**TASK TO COMPLETE:**
From the line with "What separation in" down to the final line of the material below, quote every line exactly and leave out all lines before it.

**EXTRACTED INFORMATION:**
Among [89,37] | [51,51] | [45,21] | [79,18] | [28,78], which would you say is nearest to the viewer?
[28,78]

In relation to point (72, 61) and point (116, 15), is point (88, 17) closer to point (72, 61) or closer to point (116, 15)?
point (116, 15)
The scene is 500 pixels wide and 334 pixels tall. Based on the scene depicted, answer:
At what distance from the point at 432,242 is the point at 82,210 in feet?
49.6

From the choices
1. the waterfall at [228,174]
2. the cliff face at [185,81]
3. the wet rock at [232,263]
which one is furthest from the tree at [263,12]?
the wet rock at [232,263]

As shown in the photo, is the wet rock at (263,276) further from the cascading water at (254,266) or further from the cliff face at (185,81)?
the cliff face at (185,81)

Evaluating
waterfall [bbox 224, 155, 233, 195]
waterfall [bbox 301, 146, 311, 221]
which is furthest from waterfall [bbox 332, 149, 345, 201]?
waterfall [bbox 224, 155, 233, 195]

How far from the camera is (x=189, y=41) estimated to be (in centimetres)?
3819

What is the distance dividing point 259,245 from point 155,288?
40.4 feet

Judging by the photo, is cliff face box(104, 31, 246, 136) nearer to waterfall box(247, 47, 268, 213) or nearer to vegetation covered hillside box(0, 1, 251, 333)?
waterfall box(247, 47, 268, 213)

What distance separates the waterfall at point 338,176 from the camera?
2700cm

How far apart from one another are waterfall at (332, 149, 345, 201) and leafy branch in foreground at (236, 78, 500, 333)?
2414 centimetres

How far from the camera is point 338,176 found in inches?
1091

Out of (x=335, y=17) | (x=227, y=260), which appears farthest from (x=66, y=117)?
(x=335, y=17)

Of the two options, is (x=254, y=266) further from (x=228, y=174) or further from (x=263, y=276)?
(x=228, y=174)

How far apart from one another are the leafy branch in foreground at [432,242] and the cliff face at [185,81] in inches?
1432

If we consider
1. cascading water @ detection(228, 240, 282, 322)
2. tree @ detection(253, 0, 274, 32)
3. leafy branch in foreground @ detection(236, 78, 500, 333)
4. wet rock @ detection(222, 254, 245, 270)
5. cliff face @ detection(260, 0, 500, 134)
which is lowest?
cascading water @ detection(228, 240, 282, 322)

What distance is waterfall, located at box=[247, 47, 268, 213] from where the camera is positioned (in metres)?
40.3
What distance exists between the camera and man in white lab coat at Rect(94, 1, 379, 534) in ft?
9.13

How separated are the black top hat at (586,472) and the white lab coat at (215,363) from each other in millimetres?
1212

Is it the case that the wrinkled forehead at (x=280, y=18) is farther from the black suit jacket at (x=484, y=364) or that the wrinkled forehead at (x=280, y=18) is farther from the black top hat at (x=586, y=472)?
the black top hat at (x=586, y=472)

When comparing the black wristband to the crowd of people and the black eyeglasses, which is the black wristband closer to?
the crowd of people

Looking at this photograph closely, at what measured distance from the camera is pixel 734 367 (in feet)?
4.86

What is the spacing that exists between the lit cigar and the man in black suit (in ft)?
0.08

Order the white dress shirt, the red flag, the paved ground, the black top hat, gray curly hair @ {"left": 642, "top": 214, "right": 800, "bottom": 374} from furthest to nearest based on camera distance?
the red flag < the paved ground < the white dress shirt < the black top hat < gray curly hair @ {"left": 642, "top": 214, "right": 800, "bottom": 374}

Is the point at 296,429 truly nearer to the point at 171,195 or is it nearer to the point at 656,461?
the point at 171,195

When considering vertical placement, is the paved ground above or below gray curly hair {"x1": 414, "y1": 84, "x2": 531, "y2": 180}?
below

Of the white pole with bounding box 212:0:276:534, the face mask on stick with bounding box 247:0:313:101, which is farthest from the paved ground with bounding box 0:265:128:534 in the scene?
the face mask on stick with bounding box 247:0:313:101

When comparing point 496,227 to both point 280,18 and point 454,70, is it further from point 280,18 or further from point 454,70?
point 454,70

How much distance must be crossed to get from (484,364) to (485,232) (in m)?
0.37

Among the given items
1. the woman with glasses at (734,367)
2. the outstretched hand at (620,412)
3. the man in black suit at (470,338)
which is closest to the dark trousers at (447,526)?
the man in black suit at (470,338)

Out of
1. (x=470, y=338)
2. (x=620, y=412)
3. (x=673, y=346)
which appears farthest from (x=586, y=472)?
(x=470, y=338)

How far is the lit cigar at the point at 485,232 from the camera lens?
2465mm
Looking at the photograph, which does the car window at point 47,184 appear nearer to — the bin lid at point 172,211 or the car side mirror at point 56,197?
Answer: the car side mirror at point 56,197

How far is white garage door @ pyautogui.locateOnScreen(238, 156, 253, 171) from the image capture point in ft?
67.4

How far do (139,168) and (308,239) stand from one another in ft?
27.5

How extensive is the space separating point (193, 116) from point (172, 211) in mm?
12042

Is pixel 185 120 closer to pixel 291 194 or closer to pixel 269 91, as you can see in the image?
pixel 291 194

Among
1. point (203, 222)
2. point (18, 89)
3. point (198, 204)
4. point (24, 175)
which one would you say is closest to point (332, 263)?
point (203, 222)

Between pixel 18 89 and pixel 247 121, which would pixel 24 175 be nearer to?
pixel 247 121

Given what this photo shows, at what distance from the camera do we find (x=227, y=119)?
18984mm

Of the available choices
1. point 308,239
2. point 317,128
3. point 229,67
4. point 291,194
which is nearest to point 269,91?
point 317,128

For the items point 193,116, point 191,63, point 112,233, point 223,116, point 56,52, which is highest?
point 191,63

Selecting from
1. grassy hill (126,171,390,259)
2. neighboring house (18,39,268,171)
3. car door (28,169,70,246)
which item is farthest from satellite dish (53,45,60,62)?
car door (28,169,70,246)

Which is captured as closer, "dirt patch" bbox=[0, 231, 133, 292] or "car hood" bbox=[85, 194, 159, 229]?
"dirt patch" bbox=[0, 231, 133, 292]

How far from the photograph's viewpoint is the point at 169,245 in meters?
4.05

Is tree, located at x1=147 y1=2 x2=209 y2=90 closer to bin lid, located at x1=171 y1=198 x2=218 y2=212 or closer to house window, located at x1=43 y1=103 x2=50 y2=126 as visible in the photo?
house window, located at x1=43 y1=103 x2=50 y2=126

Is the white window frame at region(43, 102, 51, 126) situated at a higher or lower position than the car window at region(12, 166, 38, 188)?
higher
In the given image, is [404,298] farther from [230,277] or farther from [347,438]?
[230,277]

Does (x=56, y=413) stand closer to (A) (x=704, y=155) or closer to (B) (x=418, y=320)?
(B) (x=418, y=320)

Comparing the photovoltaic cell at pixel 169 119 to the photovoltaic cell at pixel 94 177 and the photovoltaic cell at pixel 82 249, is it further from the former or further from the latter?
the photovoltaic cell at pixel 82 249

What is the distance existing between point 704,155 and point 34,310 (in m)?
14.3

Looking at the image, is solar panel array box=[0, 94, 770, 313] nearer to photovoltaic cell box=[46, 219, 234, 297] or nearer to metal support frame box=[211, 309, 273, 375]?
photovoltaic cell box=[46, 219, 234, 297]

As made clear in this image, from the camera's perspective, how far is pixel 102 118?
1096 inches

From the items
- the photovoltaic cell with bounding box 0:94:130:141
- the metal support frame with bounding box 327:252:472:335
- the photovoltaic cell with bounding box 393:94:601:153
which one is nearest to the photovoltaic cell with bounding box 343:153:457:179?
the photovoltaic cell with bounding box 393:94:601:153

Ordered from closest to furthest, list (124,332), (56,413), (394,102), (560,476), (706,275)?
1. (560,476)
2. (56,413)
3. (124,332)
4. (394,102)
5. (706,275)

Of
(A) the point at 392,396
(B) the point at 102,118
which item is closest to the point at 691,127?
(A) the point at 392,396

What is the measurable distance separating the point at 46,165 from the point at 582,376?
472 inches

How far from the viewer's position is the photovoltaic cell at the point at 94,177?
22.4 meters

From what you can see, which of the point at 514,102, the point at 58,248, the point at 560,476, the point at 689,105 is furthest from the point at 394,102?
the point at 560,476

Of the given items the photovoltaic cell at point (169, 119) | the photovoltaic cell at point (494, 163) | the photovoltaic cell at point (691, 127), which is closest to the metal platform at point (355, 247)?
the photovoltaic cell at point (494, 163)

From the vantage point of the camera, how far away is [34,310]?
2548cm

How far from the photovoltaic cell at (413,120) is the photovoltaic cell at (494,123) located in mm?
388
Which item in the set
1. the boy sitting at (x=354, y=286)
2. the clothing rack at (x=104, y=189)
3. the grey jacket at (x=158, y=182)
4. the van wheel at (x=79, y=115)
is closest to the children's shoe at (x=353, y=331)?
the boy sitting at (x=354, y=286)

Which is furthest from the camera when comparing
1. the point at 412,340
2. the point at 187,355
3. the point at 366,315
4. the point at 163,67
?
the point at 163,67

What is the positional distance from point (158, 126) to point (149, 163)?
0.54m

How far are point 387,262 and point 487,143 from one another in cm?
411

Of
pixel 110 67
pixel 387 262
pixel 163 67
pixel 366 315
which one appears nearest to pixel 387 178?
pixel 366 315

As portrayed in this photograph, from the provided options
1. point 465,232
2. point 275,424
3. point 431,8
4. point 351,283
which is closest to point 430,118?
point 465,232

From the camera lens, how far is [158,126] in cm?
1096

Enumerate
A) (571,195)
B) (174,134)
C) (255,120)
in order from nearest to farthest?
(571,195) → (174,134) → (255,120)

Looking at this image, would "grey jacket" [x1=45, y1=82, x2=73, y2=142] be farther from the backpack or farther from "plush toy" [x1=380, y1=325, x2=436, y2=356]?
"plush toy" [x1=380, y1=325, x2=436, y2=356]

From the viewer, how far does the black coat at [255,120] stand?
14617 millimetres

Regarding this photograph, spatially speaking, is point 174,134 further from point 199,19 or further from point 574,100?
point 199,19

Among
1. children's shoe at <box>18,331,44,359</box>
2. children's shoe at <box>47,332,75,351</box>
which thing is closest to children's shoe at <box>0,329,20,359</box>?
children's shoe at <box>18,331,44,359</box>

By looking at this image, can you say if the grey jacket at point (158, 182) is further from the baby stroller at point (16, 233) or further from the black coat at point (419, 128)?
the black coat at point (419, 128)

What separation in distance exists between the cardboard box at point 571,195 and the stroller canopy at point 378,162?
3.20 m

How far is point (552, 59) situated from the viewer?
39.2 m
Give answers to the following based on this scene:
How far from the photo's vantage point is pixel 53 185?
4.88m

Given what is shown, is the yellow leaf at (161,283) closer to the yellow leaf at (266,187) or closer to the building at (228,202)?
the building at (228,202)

**THE OUTPUT:**
What separation in distance exists between the cardboard box at point 571,195 and the stroller canopy at point 378,162?
3.20 m

How far is point (552, 59) situated from the viewer?
39.2 m
Give answers to the following based on this scene:
How far from the photo's vantage point is pixel 53 185?
4.88m

Given what is shown, is the yellow leaf at (161,283) closer to the yellow leaf at (266,187) or closer to the building at (228,202)?
the building at (228,202)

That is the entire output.